[20] The Boletín de Minas del Peru, No. 34, 1905, contains a graphic representation of the régime of the Rio Chili at Arequipa for the years 1901-1905.

[21] Hann (Handbook of Climatology, translated by R. De C. Ward, New York, 1903) indicates a contributory cause in the upwelling of cold water along the coast caused by the steady westerly drift of the equatorial current.

[22] This is the elevation obtained by the Peruvian Expedition. Raimondi’s figure (1,832 m.) is higher.

[23] According to Ward’s observations the base of the cloud belt averages between 2,000 and 3,000 feet above sea level (Climatic Notes Made During a Voyage Around South America, Journ. of School Geogr., Vol. 2, 1898). On the south Peruvian coast, specifically at Mollendo, Middendorf found the cloud belt beginning about 1,000 feet and extending upwards to elevations of 3,000 to 4,000 feet. At Lima the clouds descend to lower levels (El Clima de Lima, Bol. Soc. Geogr. de Lima, Vol. 15, 1904). In the third edition of his Süd und Mittelamerika (Leipzig and Vienna, 1914) Sievers says that at Lima in the winter the cloud on the coast does not exceed an elevation of 450 m. (1,500 feet) while on the hills it lies at elevations between 300 and 700 m. (1,000 and 2,300 feet).

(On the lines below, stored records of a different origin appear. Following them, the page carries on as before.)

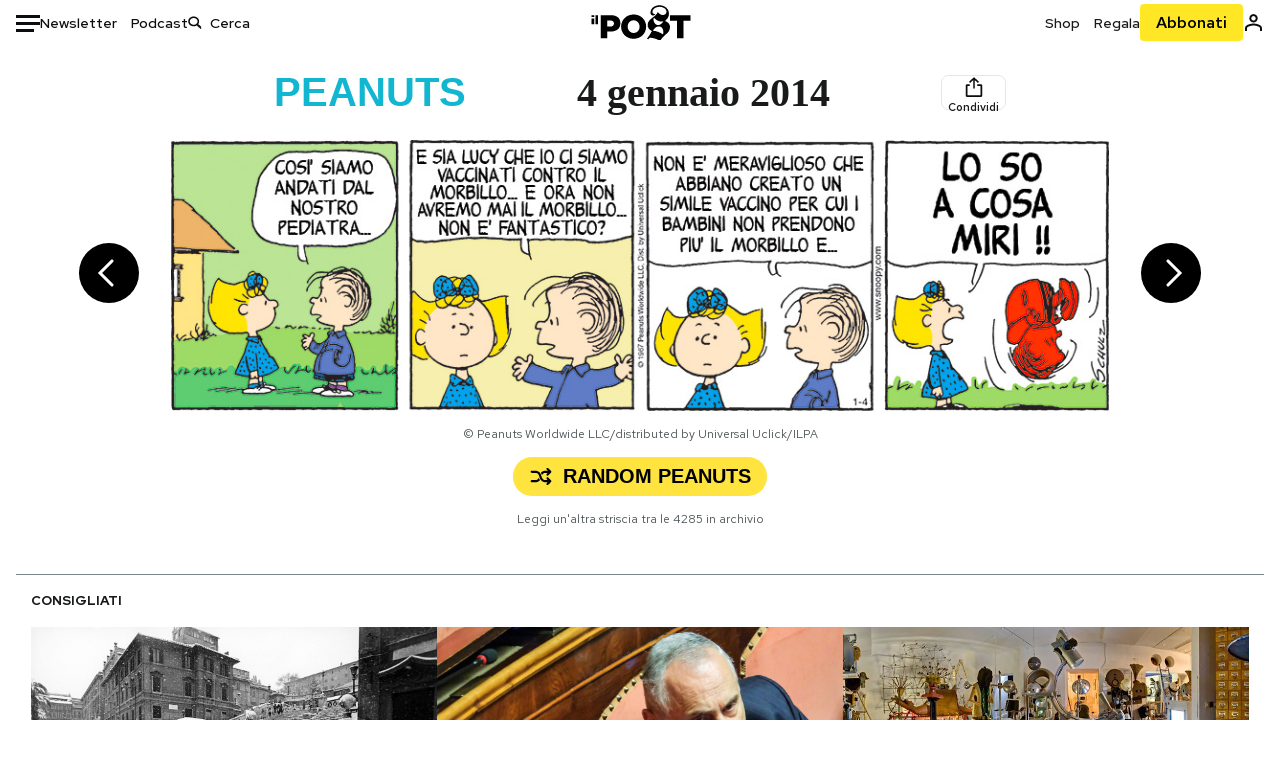

--- FILE ---
content_type: text/html; charset=utf-8
request_url: https://www.google.com/recaptcha/api2/aframe
body_size: 183
content:
<!DOCTYPE HTML><html><head><meta http-equiv="content-type" content="text/html; charset=UTF-8"></head><body><script nonce="Gc6PtHh_d87IPx5_lGEM4Q">/** Anti-fraud and anti-abuse applications only. See google.com/recaptcha */ try{var clients={'sodar':'https://pagead2.googlesyndication.com/pagead/sodar?'};window.addEventListener("message",function(a){try{if(a.source===window.parent){var b=JSON.parse(a.data);var c=clients[b['id']];if(c){var d=document.createElement('img');d.src=c+b['params']+'&rc='+(localStorage.getItem("rc::a")?sessionStorage.getItem("rc::b"):"");window.document.body.appendChild(d);sessionStorage.setItem("rc::e",parseInt(sessionStorage.getItem("rc::e")||0)+1);localStorage.setItem("rc::h",'1768994691483');}}}catch(b){}});window.parent.postMessage("_grecaptcha_ready", "*");}catch(b){}</script></body></html>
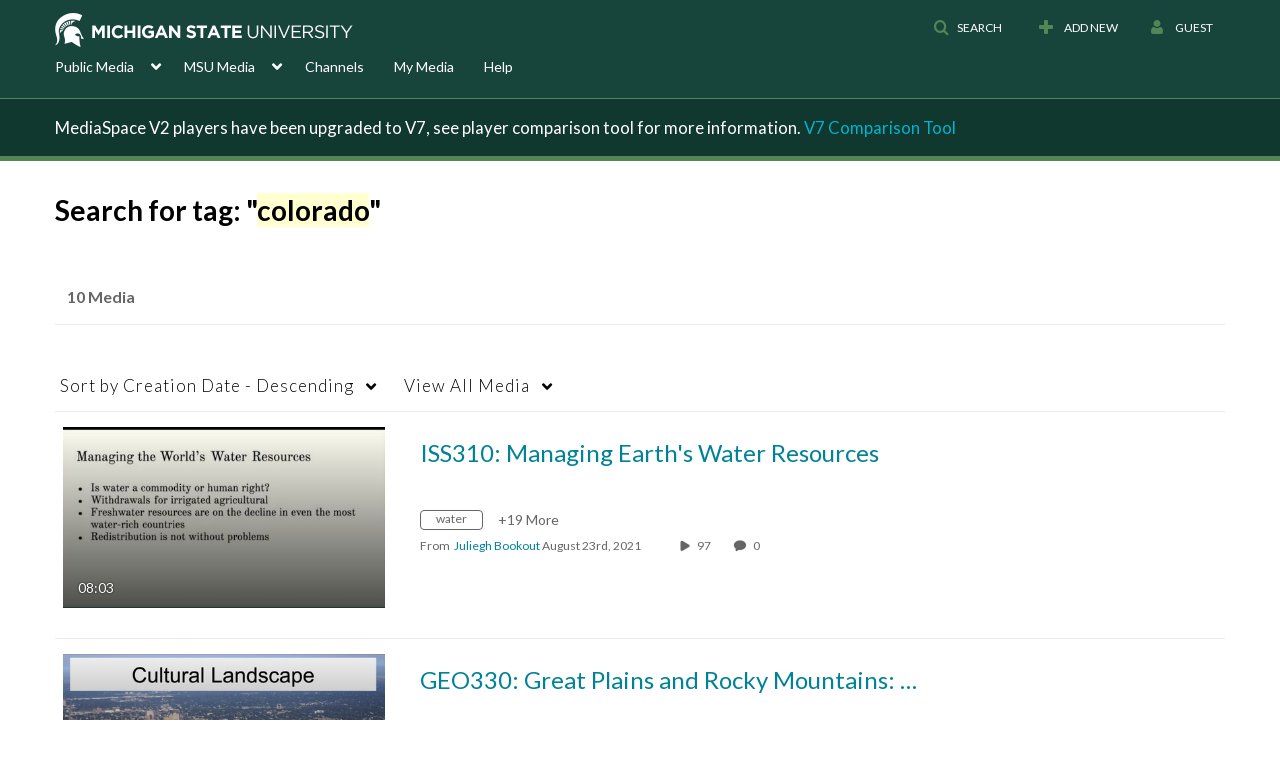

--- FILE ---
content_type: text/plain;charset=UTF-8
request_url: https://mediaspace.msu.edu/user/get-details?format=ajax&_=1768999340053
body_size: 478
content:
{"content":[{"target":"#userMobileMenuDisplayName, #userMenuDisplayName","action":"replace","content":"Guest"}],"script":"$(\"body\").trigger(\"userDetailsPopulated\");;document.querySelector(\"meta[name=xsrf-ajax-nonce]\").setAttribute(\"content\", \"[base64]\");"}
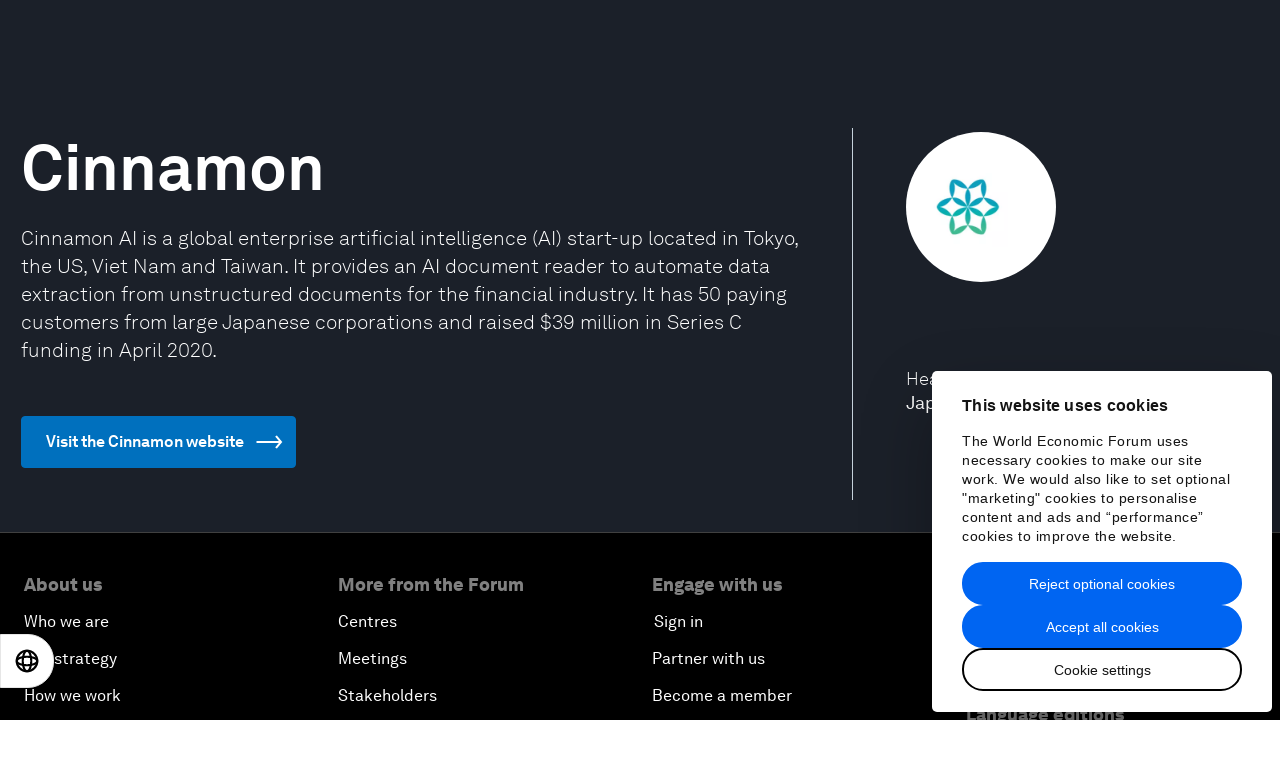

--- FILE ---
content_type: image/svg+xml
request_url: https://www.weforum.org/assets/link-arrow-white-83f4d7c0d49750ad8e45fade6b2f6877e192c3ca740440b34fbdef3e546561e5.svg
body_size: -8
content:
<svg height="14" viewBox="0 0 27 14" width="27" xmlns="http://www.w3.org/2000/svg"><g fill="none" fill-rule="evenodd" stroke="#fff" stroke-width="2" transform="translate(1 1)"><path d="m23 6h-22.5" stroke-linecap="square"/><path d="m19 0 5 6-5 6"/></g></svg>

[24] In most of the coast towns the ford or ferry is an important institution and the chimbadores or baleadores as they are called are expert at their trade: they know the régime of the rivers to a nicety. Several settlements owe their origin to the exigencies of transportation, permanent and periodic; thus before the development of its irrigation system Camaná, according to General Miller (Memoirs, London, 1829, Vol. 2, p. 27), was a hamlet of some 30 people who gained their livelihood through ferrying freight and passengers across the Majes River.

[25] A dry pocket in the Huallaga basin between 6° and 7° S. is described by Spruce (Notes of a Botanist on the Amazon and Andes, 2 vols., London, 1908). Tarapoto at an elevation of 1,500 feet above sea level, encircled by hills rising 2,000 to 3,000 feet higher, rarely experiences heavy rain though rain falls frequently on the hills.

[26] Speaking of Cómas situated at the headwaters of a source of the Perene amidst a multitude of quebradas Raimondi (op. cit., p. 109) says it “might properly be called the town of the clouds, for there is not a day during the year, at any rate towards the evening, when the town is not enveloped in a mist sufficient to hide everything from view.”

[27] Observer: E. C. Erdis of the 1912 and 1914-15 Expeditions.

[28] Percentages given because the number of observations varies.

[29] Observer: Señor Valdivia. For location of Santa Lucia see Fig. 66.